Madagascar: récit d’une colonisation (2), par Olivier Favier.

Protectorat, possession ou annexion: une valse diplomatique au rythme des canonnières (1885 – 1896).

L’hommage de François Hollande à Jules Ferry le jour de son investiture a contribué à remettre en mémoire son célèbre discours du 28 juillet 1885, et la réponse teintée d’ironie du jeune Clémenceau. Dans ce discours, Jules Ferry s’écrie beaucoup, mais cette formule nous intéresse tout particulièrement: «Il nous faut Madagascar!»

1885. Le tournant colonial de la République pour Gilles Manceron, Partage de l’Afrique pour l’Europe entière, entérinée par une Conférence de Berlin ouverte en novembre de l’année précédente et achevée en février. Quatorze puissances y prennent part, une bonne moitié comme simples observateurs qui n’auront jamais de « politique coloniale » dans le continent. On peut retenir deux choses. La première est qu’aucun peuple ou royaume africain n’y est représenté. La seconde est que l’objectif initial de définir les ambitions du roi Léopold de Belgique et de son futur «état indépendant du Congo» devient une mise en coupe réglée de l’Afrique toute entière. Les crises vont se succéder au tournant du siècle, dont certaines très graves. Mais l’essentiel va se régler désormais entre Européens, en trois décennies à peine. En 1914, seuls l’Éthiopie et le Libéria sont indépendants.

5 février 1887. Sous le dessin d'Alfred Robida, qui dirige cette feuille hebdomadaire réputée modérée, cette description lucide du processus colonial ravivé deux ans plus tôt à la Conférence de Berlin: "Grand déballage de nouveautés coloniales africaines, faites votre choix! Un continent tout entier à partager, occasions superbes, tranches de Congo, morceaux de Guinée, portions d'Abyssinie, Nubie, Zanzibar, etc. Jolis territoires giboyeux autour des lacs du plateau central, grands terrains à bâtir sur le Zambèze et le Niger, terrains d'avenir en Cafrerie avec forêts, chasses réservées, mines de diamants et de noix de Coco, gisements d'ivoire, sources d'huile d'arachides, etc., etc., faites votre choix!"
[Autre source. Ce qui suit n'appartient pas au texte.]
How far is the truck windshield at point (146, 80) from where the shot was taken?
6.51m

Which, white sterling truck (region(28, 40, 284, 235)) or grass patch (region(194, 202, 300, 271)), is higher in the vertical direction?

La phrase de Jules Ferry participe de ce contexte où la cupidité va se parer des prétextes les plus nobles.

Le traité franco-malgache du 17 décembre 1885 plonge la Grande Île dans une situation de ruine financière, ôtant toute marge de manœuvre à son premier ministre Rainilaiarivony. Charles-Marie Le Myre de Vilers est chargé en 1886 des nouvelles fonctions de résident général de France à Madagascar. Il a pour Rainilaiarivony une réelle admiration: «Ma tâche est laborieuse car j’ai à traiter avec un homme d’une réelle valeur», écrit-il dans sa lettre du 10 juin 1886 au ministre français des Affaires étrangères. «Un homme avec une extrême habileté qui, sur une scène plus vaste, devrait être qualifié de génie…». Il résoud, nous l’avons vu, au profit du « Comptoir national d’escompte » la question de l’indemnité malgache. Il délimite unilatéralement le territoire de Diego-Suarez pour répondre aux échecs de la négociation. Il active la construction de la ligne télégraphique Tananarive-Toamasina. Achevée en 1888, elle devient un instrument-clé de la diplomatie française. Puis Le Myre de Vilers quitte, un temps, Madagascar pour la Cochinchine, où il est élu député.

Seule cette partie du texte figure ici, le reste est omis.